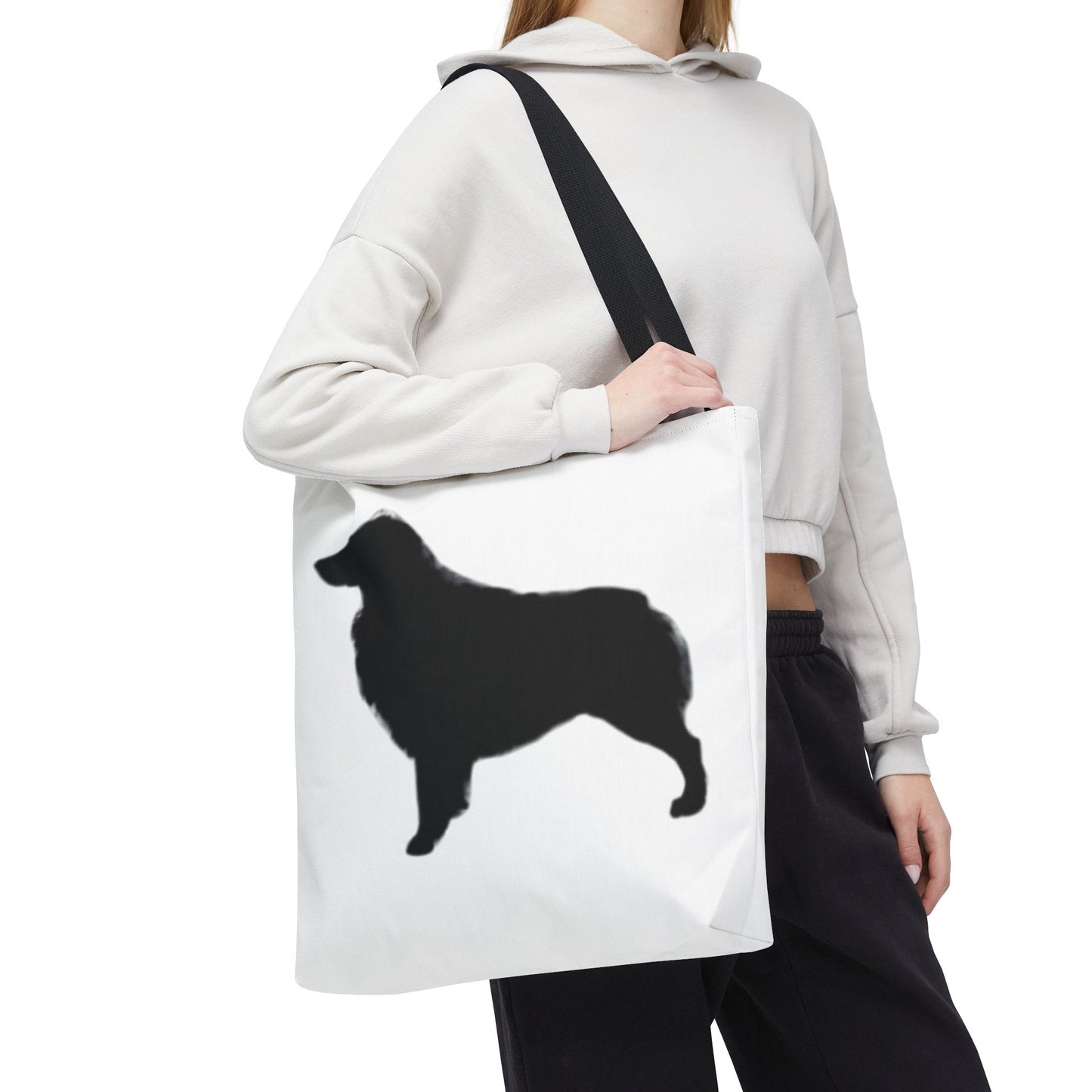 Aussie Silhouette Tote Bag
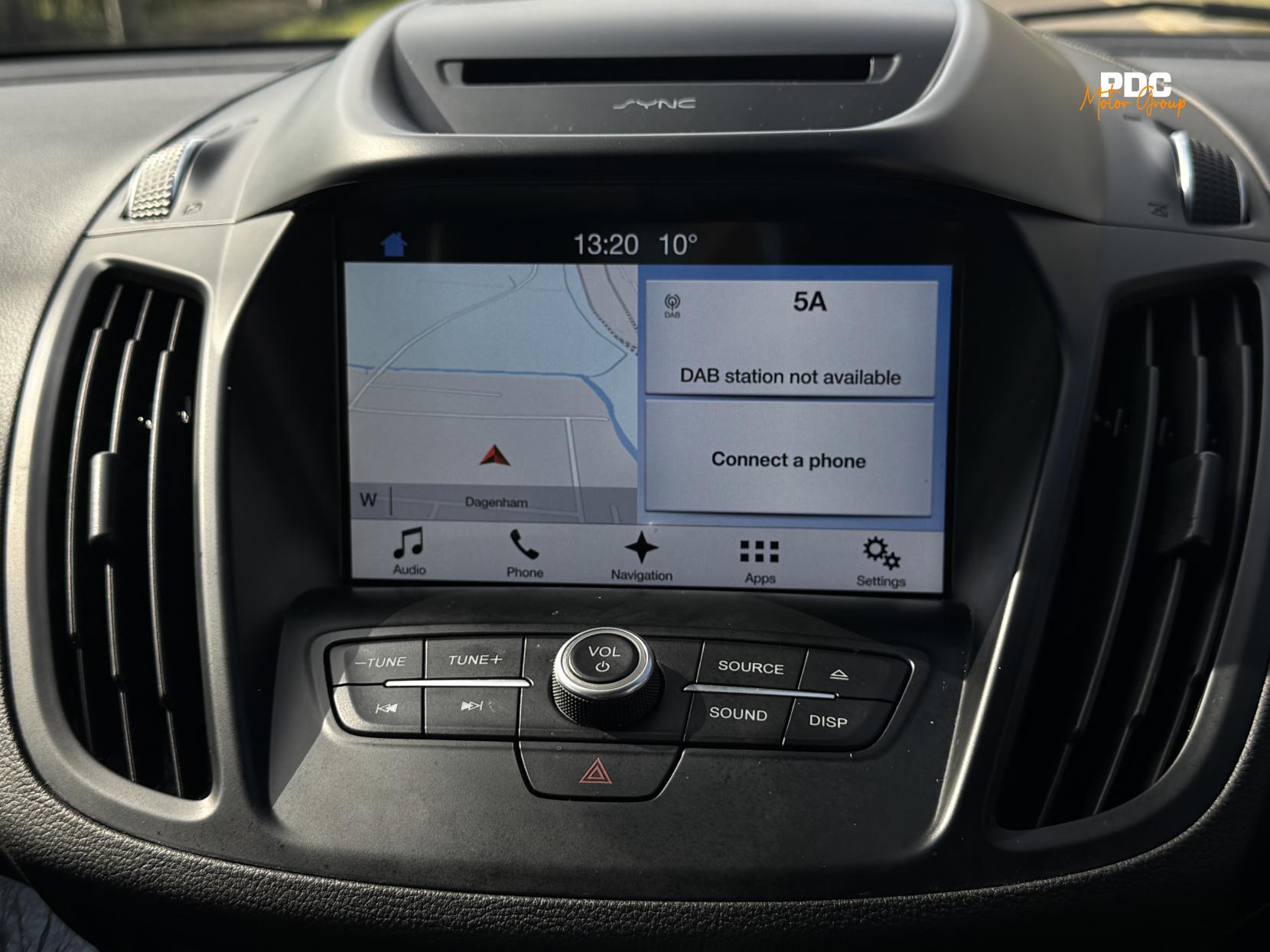 Ford Kuga 2.0 TDCi ST-Line SUV 5dr Diesel Powershift AWD Euro 6 (s/s) (180 ps)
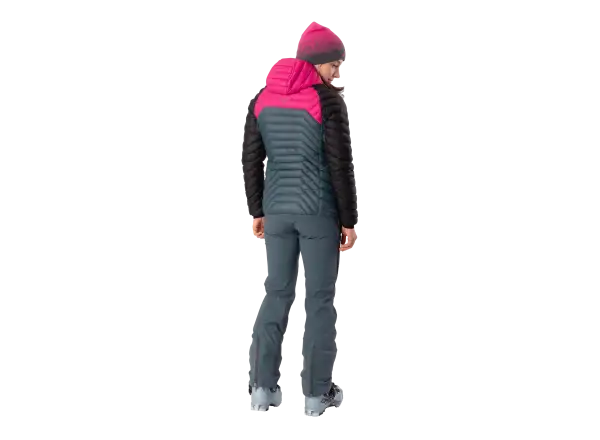 Dynafit Radical Down Hooded women's Jacket Black Out/6550/0720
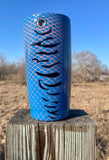 Fishing Lure CUSTOM Tumbler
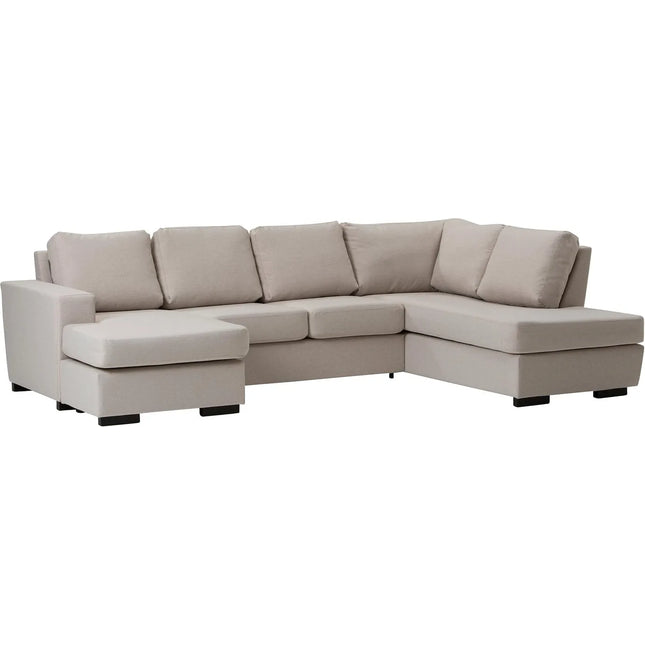  Barcelona U-kulmasohva Sohva ec8633-2.myshopify.com 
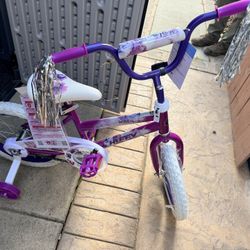 Huffy Sea Star Kids Bike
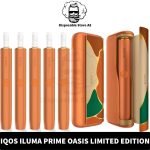 Best Iqos Iluma Prime Oasis Limited Edition in Dubai, UAE Iluma Prime Kit Oasis Vape Dubai shop near me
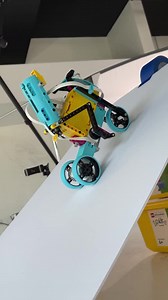 2.9K views · 69 reactions | Hands-on learning for hours, clean-up in minutes! Unbox the LEGO Education SPIKE Prime set and have sixth to eighth graders experiment with endless builds and coding combinations. Order sets today: https://bit.ly/3QU6otU | LEGO Education | Facebook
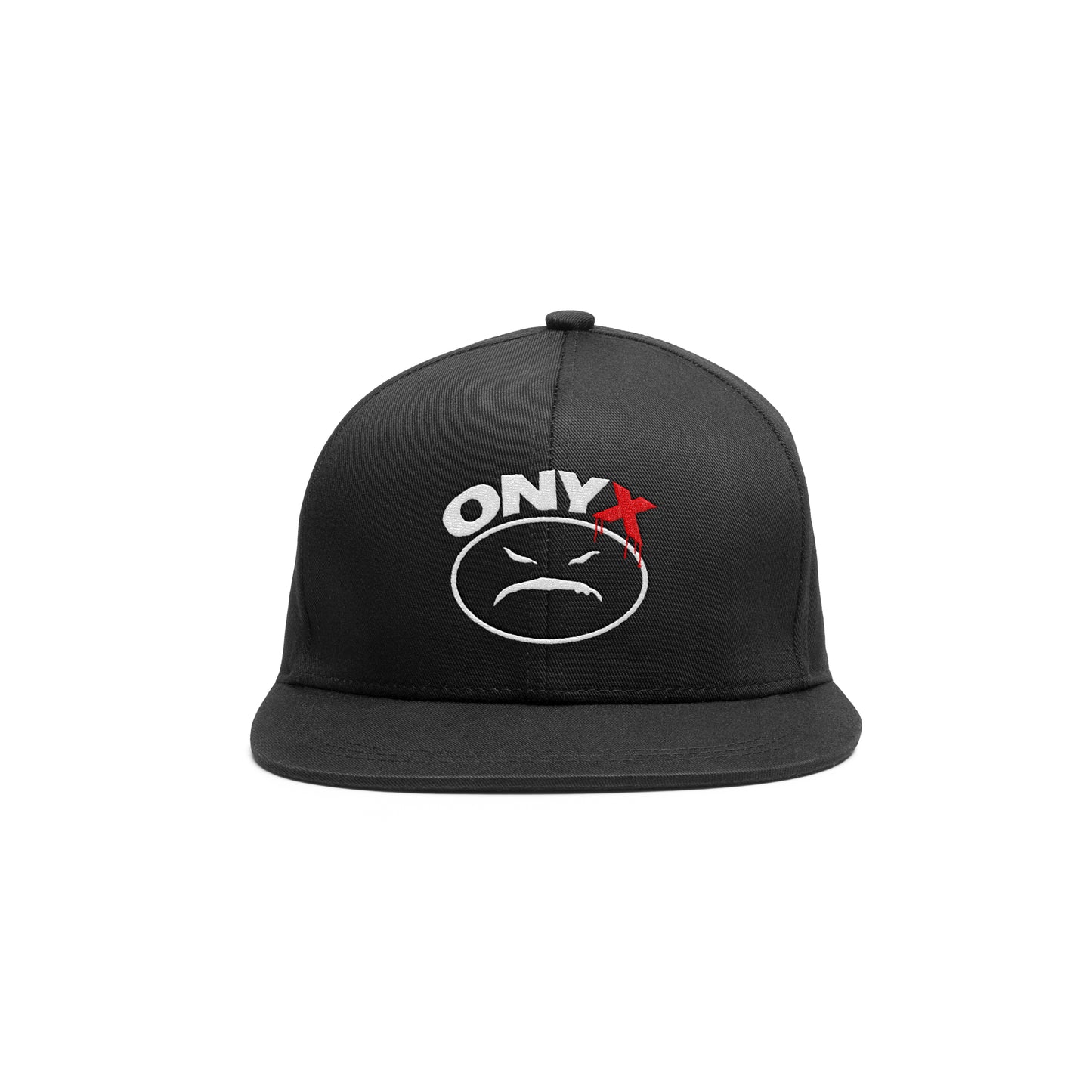 onyx classic logo snapback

•••••

=== AIM OF THE EXERCISE ===
Please hand back every entry above exactly, with no images in the copy.

=== EXERCISE OUTPUT ===
 Aussie Silhouette Tote Bag
 Ford Kuga 2.0 TDCi ST-Line SUV 5dr Diesel Powershift AWD Euro 6 (s/s) (180 ps)
 Dynafit Radical Down Hooded women's Jacket Black Out/6550/0720
 Fishing Lure CUSTOM Tumbler
  Barcelona U-kulmasohva Sohva ec8633-2.myshopify.com 
 Huffy Sea Star Kids Bike
 Best Iqos Iluma Prime Oasis Limited Edition in Dubai, UAE Iluma Prime Kit Oasis Vape Dubai shop near me
 2.9K views · 69 reactions | Hands-on learning for hours, clean-up in minutes! Unbox the LEGO Education SPIKE Prime set and have sixth to eighth graders experiment with endless builds and coding combinations. Order sets today: https://bit.ly/3QU6otU | LEGO Education | Facebook
 onyx classic logo snapback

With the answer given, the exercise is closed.